I have plans to do something like this right now: my group will play through the same period of time my homegrown world twice, using two different sets of characters, with the end result of the 2nd team fighting an epic-save-the-world-battle trhat the first team did a lot to make possible.



A calendar is key, because the two teams of characters will visit various locations at different times, and the players will get to see results of their actions when they had first come to a location while playing the first group of characters.



Unfortunately, given lack of game-time due to real life responsibilities, at times it seems like this will always be just a plan.
 


(edited out font color)

Zephrin the Lost said:
Ha!

I have plans to do something like this right now: my group will play through the same period of time my homegrown world twice, using two different sets of characters, with the end result of the 2nd team fighting an epic-save-the-world-battle trhat the first team did a lot to make possible.

A calendar is key, because the two teams of characters will visit various locations at different times, and the players will get to see results of their actions when they had first come to a location while playing the first group of characters.


That's funny. A buddy of mine had a very similar idea for his game. There were two campaigns being run simultaniously in two different timelines.

Unfortunately, given lack of game-time due to real life responsibilities, at times it seems like this will always be just a plan. [/color]
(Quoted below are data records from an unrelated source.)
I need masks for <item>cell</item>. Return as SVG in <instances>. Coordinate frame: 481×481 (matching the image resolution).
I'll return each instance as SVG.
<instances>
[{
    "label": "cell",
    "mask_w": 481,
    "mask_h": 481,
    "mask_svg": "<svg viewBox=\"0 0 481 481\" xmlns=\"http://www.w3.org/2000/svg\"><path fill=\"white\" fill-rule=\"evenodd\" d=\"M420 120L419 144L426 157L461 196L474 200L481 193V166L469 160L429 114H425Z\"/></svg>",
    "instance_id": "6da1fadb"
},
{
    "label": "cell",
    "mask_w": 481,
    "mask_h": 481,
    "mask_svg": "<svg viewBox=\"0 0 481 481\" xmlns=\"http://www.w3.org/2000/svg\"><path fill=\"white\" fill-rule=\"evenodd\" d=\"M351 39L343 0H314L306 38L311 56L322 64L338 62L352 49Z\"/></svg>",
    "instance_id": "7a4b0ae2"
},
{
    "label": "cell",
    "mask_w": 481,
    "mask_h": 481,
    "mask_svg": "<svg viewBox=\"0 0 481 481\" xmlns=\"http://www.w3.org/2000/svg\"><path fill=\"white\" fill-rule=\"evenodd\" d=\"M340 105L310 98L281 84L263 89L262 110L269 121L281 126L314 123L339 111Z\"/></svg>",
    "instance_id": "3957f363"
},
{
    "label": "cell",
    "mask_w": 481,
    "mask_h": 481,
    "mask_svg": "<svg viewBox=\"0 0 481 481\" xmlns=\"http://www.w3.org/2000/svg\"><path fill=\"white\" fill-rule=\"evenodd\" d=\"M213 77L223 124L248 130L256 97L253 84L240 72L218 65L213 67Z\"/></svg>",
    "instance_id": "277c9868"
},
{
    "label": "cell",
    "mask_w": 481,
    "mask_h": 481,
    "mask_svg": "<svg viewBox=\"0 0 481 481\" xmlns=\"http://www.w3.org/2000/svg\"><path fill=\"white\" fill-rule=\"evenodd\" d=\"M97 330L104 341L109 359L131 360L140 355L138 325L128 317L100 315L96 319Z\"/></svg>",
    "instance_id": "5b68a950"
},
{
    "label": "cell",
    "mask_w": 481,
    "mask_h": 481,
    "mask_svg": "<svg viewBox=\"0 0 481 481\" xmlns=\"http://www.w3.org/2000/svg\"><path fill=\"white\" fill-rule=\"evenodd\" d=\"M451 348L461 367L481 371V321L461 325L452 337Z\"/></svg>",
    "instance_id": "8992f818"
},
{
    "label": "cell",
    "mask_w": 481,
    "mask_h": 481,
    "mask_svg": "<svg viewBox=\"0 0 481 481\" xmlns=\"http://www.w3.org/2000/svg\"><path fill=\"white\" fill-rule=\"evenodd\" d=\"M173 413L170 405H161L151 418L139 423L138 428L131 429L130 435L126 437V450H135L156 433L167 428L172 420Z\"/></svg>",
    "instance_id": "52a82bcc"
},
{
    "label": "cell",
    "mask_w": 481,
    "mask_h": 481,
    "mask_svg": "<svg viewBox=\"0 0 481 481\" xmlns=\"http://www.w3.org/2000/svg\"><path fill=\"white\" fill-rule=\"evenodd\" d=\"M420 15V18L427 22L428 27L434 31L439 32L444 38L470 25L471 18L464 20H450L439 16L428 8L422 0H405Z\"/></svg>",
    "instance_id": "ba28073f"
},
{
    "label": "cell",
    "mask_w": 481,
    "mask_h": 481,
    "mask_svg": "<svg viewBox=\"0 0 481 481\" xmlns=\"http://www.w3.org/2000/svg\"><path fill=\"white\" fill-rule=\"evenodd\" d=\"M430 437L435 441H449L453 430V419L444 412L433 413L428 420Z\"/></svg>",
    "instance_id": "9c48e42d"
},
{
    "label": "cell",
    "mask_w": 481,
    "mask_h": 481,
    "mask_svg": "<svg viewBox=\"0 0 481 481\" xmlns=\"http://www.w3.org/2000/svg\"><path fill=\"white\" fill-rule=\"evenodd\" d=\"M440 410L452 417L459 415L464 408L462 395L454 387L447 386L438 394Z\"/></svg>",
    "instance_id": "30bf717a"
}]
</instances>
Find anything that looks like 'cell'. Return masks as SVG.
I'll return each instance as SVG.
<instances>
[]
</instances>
This is exactly what happened with us. Running two games that are interdependant on each other is hard.
 

We had a situation once where I concluded two campaigns simultaneously. The first campaign was a 2E campaign about 3 years running in which I was a player, that was left hanging when we all took a 1 year hiatus when I started to travel for Business.
The second was a 2 year campaign I DMed that we fired up when 3e came out, with all the same players less the DM from the first campaign.

The first campaign pivoted around a big bad orb, the relic of an evil God that the party had to destroy. The second campaign, set in a completely different world, revolved around a PC mages quest for glory against a group of other mages. Eventually I strung the two togther so that the first campaigns group was working "against" the second group to recover the Orb, Then they had to work together, running both their characters, to destroy it. The look on the players faces when they realized that the competition was their own previous characters is one on my highlights of DMing.
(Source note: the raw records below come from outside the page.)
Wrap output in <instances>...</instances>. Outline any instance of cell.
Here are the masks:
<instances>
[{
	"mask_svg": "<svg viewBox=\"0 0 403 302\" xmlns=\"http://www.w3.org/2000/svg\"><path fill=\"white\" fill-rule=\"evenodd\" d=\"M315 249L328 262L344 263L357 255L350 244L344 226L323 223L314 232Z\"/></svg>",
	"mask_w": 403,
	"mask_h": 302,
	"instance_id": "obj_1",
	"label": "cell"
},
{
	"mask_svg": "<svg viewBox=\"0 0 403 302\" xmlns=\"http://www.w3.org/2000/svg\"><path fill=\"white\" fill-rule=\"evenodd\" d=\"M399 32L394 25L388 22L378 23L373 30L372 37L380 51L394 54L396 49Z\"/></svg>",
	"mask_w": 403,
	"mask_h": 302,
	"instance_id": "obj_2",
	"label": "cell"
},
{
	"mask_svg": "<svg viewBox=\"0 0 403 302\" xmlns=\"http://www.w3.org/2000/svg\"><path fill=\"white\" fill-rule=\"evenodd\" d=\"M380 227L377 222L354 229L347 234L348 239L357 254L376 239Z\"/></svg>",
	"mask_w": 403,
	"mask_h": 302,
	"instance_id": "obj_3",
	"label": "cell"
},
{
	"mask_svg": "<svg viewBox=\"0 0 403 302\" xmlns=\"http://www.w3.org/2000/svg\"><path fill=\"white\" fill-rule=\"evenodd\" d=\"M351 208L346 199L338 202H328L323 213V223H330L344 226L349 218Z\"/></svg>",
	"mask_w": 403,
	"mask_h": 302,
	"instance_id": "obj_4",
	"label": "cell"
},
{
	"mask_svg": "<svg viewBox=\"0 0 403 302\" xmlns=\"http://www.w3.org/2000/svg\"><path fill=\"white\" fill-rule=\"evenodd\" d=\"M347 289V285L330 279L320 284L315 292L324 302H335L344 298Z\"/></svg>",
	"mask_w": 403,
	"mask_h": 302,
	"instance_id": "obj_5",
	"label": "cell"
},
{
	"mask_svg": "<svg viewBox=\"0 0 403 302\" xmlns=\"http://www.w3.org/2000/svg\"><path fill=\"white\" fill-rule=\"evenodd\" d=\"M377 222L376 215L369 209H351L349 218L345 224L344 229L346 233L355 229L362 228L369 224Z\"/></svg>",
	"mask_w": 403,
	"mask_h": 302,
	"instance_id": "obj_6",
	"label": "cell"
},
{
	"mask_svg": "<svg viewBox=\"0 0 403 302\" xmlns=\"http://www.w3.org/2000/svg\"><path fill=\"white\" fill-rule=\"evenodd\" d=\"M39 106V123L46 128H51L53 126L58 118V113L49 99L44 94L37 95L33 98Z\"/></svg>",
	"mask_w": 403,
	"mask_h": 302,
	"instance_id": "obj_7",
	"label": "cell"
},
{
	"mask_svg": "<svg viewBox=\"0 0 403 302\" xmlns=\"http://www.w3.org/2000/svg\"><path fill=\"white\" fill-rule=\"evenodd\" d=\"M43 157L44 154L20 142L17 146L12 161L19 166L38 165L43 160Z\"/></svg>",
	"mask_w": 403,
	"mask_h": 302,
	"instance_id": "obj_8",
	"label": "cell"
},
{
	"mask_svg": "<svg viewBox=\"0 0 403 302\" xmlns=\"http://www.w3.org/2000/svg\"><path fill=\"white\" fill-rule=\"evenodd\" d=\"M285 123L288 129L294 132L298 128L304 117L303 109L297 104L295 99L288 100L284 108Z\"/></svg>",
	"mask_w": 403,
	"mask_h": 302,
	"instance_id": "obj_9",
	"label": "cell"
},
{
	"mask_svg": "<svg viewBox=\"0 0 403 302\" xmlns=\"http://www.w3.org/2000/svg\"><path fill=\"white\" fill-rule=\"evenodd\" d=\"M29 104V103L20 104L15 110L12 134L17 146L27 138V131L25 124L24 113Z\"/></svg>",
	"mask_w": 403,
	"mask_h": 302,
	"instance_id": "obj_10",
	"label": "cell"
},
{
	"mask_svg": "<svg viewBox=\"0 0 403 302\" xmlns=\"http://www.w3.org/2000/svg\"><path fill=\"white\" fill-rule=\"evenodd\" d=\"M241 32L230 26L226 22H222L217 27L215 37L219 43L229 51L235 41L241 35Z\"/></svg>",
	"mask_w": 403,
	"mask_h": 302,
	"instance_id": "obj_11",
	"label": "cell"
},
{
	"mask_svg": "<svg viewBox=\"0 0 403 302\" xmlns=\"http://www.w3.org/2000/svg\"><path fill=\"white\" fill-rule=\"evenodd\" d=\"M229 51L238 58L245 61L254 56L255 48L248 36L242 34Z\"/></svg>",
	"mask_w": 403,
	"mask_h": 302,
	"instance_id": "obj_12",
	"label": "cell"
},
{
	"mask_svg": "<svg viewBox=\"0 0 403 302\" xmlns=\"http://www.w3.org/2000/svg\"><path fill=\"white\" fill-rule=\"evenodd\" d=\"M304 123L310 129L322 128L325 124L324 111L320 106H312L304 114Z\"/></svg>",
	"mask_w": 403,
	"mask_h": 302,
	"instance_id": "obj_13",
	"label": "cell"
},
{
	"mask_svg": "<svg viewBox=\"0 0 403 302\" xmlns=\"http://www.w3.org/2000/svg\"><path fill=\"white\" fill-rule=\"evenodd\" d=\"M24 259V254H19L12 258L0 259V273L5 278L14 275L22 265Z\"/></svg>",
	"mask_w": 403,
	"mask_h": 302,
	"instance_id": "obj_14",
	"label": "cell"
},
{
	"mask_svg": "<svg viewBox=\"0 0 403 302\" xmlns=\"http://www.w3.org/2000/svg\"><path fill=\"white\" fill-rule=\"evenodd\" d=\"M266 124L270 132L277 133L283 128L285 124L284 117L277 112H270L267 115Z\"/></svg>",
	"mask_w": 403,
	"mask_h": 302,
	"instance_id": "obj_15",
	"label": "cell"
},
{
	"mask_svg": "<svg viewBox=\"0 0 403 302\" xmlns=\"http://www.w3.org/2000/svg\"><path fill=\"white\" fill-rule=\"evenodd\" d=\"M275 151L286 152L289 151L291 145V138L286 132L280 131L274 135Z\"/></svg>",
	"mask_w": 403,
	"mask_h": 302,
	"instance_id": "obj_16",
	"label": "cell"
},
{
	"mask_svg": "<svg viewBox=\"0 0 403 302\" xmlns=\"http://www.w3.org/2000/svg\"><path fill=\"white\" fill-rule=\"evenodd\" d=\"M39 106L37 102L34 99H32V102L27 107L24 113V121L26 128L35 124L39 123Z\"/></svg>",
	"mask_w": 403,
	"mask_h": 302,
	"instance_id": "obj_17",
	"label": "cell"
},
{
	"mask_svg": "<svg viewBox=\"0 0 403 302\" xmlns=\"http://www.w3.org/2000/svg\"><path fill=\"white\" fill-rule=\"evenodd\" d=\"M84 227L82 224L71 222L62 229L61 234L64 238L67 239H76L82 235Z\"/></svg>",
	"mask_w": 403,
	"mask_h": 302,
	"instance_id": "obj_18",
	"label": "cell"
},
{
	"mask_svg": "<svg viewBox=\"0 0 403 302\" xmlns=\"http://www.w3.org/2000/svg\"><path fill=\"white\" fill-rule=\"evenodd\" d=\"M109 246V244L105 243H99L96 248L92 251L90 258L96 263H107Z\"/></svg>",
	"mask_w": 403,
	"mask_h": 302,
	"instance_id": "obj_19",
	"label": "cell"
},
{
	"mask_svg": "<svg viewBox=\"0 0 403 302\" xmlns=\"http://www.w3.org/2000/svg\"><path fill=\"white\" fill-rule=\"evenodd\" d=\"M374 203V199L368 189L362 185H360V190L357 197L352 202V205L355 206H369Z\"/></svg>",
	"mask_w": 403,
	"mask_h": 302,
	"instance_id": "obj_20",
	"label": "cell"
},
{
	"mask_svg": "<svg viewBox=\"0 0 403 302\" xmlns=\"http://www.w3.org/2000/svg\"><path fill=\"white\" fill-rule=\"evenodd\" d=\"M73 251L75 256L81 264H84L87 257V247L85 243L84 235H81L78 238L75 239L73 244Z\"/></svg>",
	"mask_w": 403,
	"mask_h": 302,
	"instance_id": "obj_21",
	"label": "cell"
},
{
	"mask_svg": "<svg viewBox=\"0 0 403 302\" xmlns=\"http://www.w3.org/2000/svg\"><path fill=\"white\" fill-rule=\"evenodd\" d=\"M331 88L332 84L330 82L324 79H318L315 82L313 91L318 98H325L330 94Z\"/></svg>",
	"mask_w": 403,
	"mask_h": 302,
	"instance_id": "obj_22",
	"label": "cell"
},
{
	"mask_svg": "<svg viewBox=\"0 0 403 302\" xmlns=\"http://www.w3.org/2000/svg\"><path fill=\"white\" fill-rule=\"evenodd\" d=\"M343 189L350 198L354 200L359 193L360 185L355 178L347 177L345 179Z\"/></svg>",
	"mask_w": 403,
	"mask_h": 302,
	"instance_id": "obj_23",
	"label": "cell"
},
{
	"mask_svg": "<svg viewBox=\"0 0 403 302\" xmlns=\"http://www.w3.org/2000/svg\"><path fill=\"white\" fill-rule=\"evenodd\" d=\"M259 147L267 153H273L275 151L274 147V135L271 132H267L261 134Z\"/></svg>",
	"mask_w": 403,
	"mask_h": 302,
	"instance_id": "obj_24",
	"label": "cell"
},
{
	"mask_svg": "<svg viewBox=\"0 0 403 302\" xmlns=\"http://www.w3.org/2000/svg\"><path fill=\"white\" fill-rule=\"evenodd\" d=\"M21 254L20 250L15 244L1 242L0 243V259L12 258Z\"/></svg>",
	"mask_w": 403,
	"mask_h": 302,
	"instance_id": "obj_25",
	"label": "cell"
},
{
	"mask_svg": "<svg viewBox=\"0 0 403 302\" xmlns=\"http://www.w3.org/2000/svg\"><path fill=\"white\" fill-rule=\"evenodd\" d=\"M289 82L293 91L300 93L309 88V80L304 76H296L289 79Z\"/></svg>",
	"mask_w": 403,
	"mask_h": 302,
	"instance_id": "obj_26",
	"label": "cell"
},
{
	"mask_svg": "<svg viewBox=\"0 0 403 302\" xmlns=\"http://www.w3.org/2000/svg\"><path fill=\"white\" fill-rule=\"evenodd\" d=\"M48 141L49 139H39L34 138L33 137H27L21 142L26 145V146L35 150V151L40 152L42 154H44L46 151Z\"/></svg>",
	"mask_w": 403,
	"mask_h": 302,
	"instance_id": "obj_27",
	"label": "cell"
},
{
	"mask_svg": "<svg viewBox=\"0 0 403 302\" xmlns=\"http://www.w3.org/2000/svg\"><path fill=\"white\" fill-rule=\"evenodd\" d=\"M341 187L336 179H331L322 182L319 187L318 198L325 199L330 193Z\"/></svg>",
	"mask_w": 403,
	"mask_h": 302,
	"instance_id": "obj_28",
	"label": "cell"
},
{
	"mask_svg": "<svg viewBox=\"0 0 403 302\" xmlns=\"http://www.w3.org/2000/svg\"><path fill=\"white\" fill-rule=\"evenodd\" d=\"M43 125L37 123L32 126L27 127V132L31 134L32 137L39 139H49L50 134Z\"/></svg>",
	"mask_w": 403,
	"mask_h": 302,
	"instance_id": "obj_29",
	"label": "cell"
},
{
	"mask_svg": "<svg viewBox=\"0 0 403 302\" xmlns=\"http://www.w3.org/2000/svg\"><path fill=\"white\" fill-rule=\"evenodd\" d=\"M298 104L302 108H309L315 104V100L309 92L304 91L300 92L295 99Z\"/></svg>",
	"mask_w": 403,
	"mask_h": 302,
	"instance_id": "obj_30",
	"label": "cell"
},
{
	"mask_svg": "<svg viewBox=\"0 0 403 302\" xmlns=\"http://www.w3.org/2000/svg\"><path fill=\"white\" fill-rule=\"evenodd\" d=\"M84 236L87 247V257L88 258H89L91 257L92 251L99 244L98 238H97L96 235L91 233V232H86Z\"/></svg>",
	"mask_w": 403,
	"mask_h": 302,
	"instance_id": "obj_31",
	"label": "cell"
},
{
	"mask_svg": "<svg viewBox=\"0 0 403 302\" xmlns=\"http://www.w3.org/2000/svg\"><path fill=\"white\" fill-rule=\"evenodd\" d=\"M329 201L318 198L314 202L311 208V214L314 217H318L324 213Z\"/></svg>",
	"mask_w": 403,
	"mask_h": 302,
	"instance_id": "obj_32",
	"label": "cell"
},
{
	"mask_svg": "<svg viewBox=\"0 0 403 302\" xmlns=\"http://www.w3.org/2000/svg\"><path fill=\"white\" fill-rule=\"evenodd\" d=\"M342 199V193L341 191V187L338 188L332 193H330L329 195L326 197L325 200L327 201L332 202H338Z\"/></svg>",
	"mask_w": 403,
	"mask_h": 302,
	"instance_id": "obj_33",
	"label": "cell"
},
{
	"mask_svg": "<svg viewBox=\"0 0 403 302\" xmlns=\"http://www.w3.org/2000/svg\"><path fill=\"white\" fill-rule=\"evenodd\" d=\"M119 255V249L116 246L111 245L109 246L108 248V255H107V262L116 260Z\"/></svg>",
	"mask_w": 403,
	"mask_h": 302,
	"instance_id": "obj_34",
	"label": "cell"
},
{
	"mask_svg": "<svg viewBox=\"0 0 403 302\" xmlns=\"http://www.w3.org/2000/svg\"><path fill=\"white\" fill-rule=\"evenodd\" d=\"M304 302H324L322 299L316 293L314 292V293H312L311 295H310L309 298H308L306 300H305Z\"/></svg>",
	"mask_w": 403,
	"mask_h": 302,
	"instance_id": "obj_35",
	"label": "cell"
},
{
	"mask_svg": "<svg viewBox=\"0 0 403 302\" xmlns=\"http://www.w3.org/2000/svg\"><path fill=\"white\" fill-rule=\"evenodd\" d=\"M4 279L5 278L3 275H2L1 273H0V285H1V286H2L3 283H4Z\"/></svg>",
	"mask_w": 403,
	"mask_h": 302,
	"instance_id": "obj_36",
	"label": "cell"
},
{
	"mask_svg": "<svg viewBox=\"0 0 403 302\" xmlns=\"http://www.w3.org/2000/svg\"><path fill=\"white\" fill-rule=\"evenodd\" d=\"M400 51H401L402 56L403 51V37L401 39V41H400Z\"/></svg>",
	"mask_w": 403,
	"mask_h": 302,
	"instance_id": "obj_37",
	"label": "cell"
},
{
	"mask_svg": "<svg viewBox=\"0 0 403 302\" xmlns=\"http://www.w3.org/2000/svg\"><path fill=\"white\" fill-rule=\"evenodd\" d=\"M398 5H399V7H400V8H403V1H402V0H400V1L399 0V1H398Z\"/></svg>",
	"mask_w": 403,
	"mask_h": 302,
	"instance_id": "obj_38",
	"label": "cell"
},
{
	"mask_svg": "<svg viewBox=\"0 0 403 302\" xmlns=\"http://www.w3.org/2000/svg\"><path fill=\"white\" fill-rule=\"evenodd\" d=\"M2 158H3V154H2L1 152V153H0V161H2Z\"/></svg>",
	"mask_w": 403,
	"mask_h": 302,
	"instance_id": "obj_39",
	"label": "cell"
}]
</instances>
I ended the campaign by having them shot into the Astral plane upon destruction of the orb. They were eventually called back to reality by a very old man on a hill with acncient ruins who told them:

Darn. You are not the heros I was hoping for!
My name is Merlin.
Well, Welcome to the year 1940. We have reached our darkest hour, His majesties government has need of you...

I then eplilogued that the wizard wound up working on the Manhattan Project, the Fighter died storming the beaches at Normandy etc.